Description of the task: Your answer must be an exact copy of the records below, minus the pictures.

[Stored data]
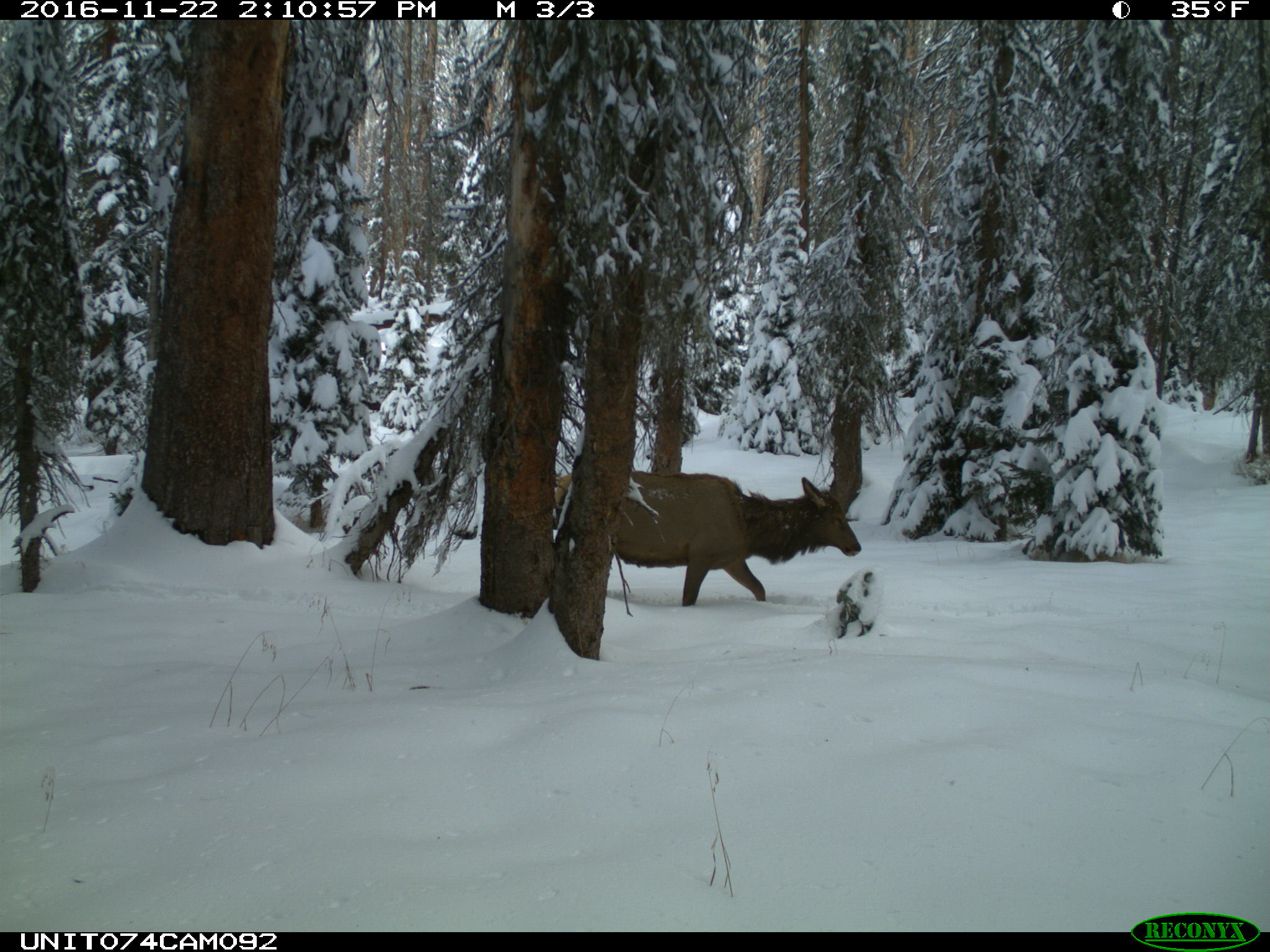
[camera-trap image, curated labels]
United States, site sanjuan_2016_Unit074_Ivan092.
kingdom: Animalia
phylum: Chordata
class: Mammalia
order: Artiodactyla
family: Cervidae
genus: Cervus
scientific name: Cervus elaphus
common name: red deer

Answer to the exercise:
[camera-trap image, curated labels]
United States, site sanjuan_2016_Unit074_Ivan092.
kingdom: Animalia
phylum: Chordata
class: Mammalia
order: Artiodactyla
family: Cervidae
genus: Cervus
scientific name: Cervus elaphus
common name: red deer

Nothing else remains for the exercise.